*** Data for this task ***

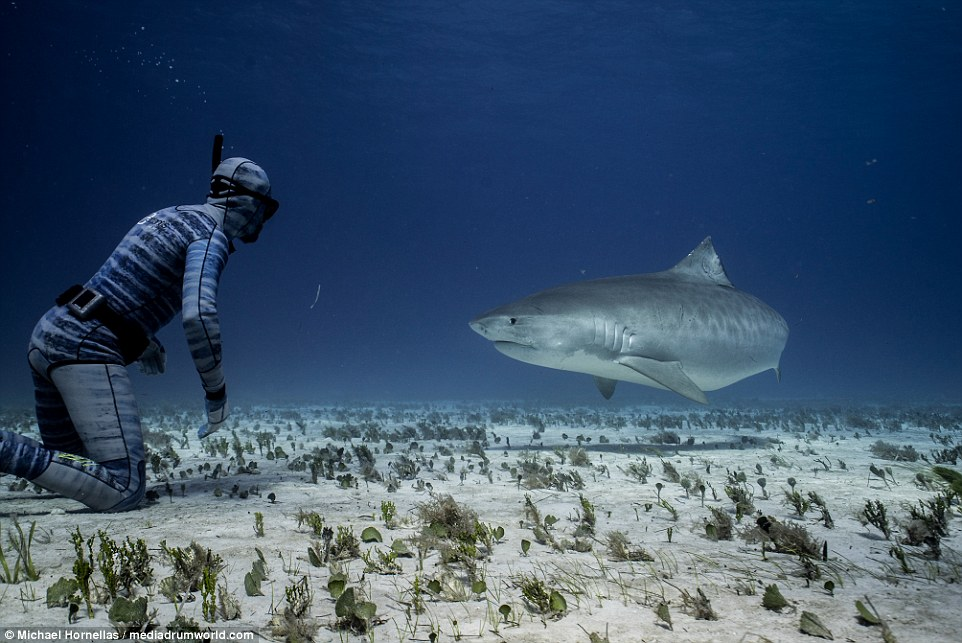 roupa-de-mergulho-invisivel-para-os-peixes-e-tubaroes_03
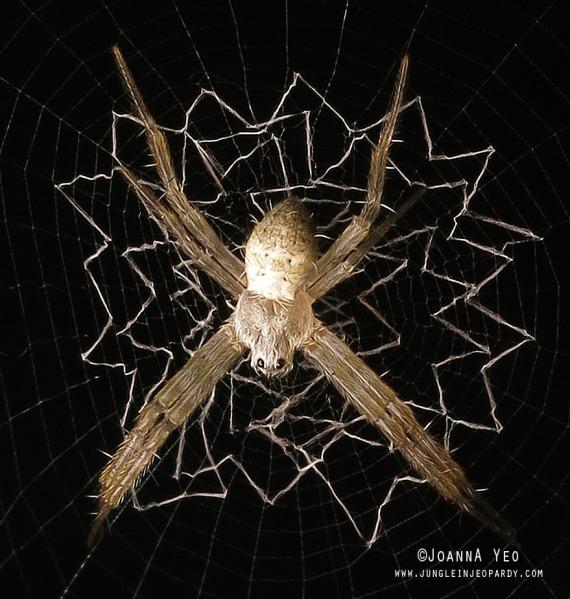 saint-andrew-spider-juvenile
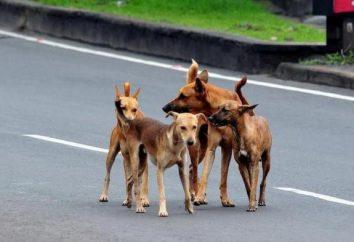 Bezpańskie psy: gdzie jechać do Moskwy?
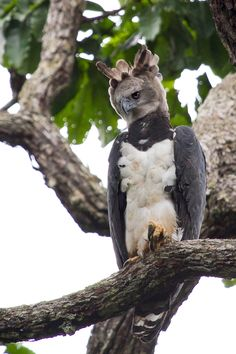 Harpia (Harpia harpyja) (by Silvana Licco)  Also known as the Harpy Eagle.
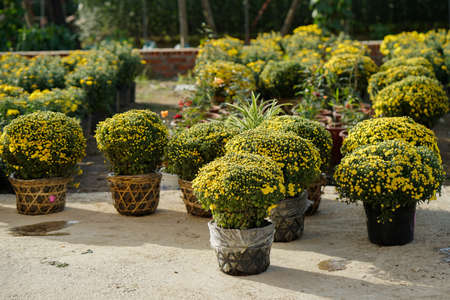 many bunches of hard garden mum stock photo 94375345 - Garden Mum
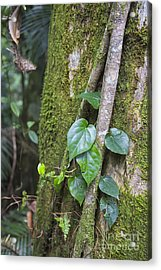 Leaves And Moss In Rainforest Acrylic Print by Wendy Townrow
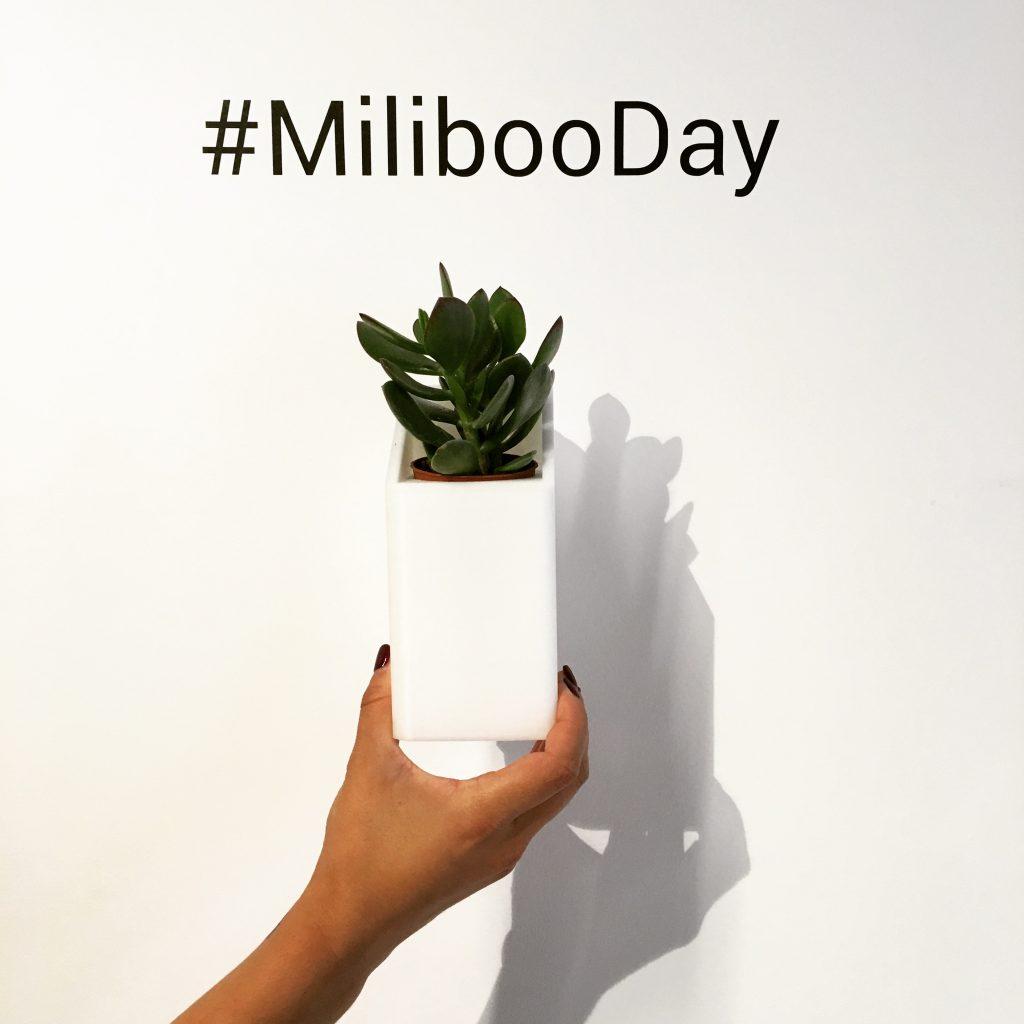 Miliboo_2016_1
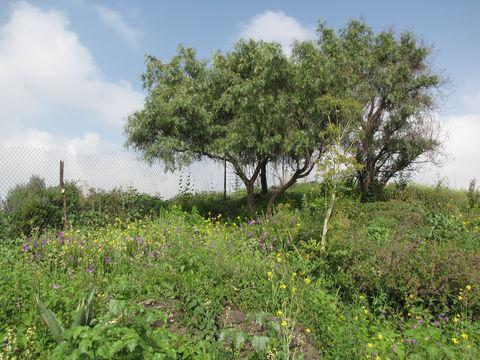 California-Peppertree-growing-wild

*** End of Data for this task ***

**Assigned task:** The lines from the one holding "many bunches of" through the end of the material above are to be echoed exactly, both ends included. Do not include pictures.

**Output of the exercise:**
 many bunches of hard garden mum stock photo 94375345 - Garden Mum
 Leaves And Moss In Rainforest Acrylic Print by Wendy Townrow
 Miliboo_2016_1
 California-Peppertree-growing-wild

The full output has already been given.